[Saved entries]
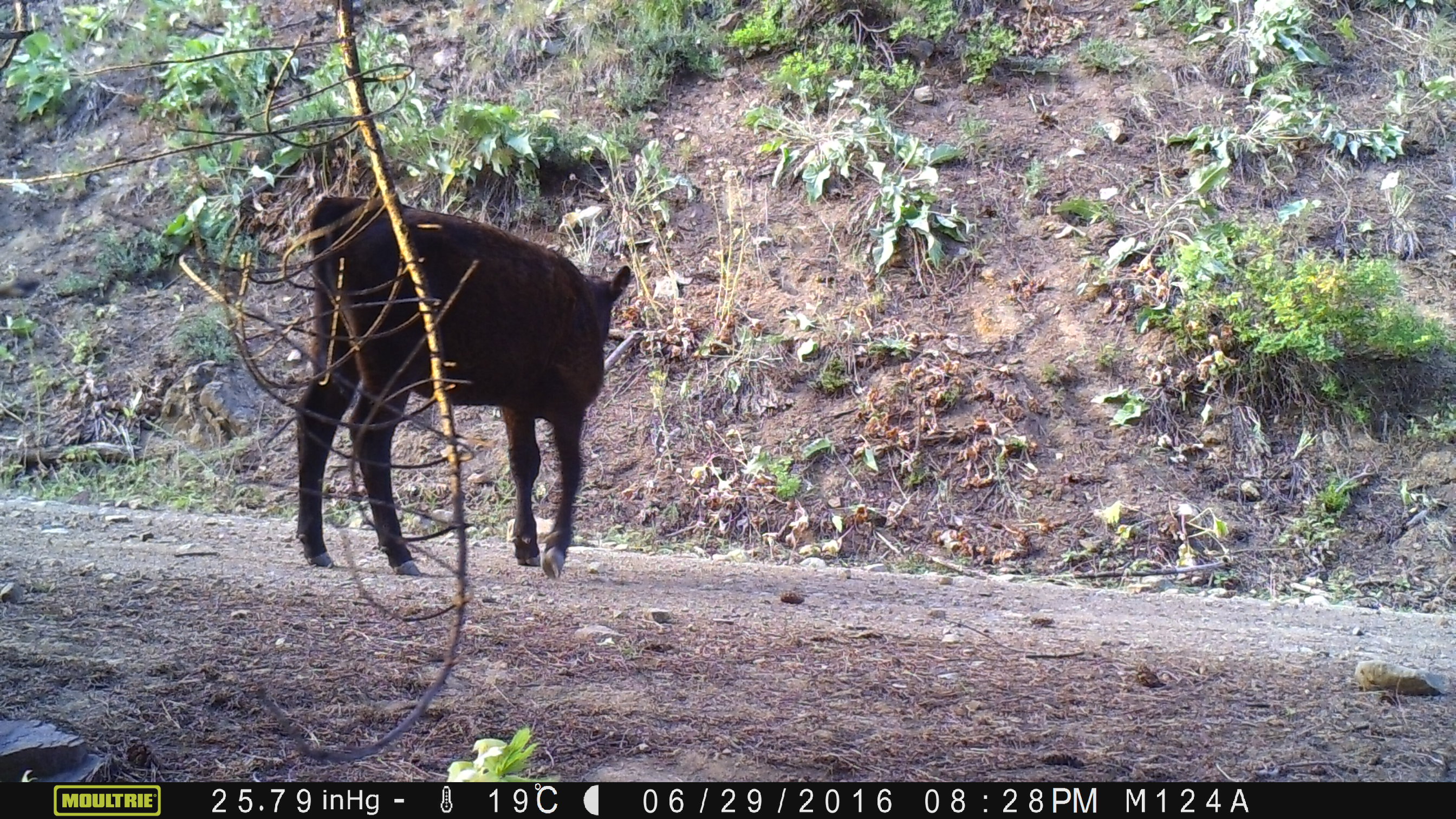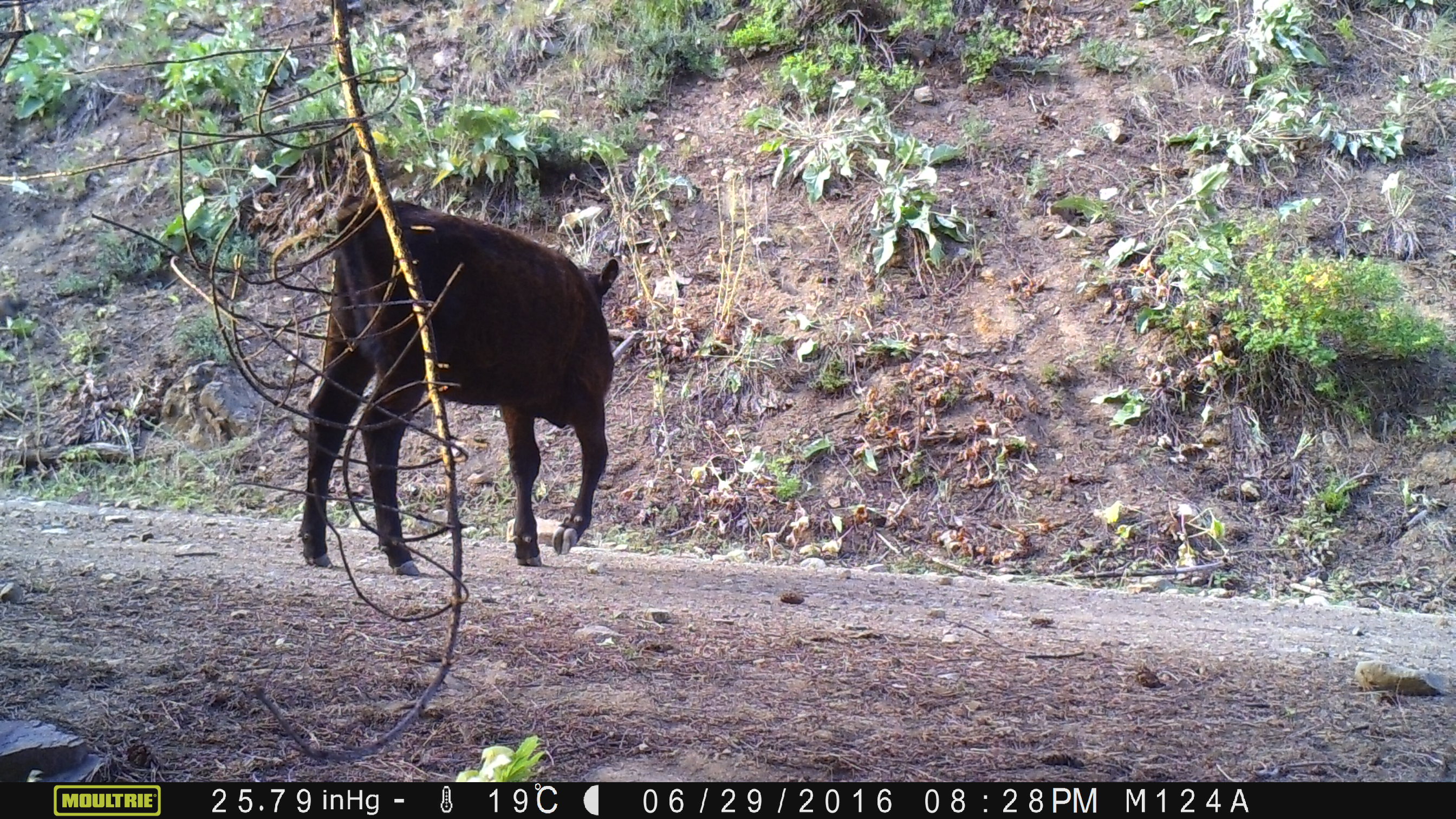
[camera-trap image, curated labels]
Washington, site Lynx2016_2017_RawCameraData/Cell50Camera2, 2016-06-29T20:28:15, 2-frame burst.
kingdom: Animalia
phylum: Chordata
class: Mammalia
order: Artiodactyla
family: Bovidae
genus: Bos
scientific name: Bos taurus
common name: domestic cattle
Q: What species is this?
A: Domestic cattle (Bos taurus).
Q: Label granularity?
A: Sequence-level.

# Work request
The copy should hold every entry above word for word and none of the pictures.

# Output of the exercise
[camera-trap image, curated labels]
Washington, site Lynx2016_2017_RawCameraData/Cell50Camera2, 2016-06-29T20:28:15, 2-frame burst.
kingdom: Animalia
phylum: Chordata
class: Mammalia
order: Artiodactyla
family: Bovidae
genus: Bos
scientific name: Bos taurus
common name: domestic cattle
Q: What species is this?
A: Domestic cattle (Bos taurus).
Q: Label granularity?
A: Sequence-level.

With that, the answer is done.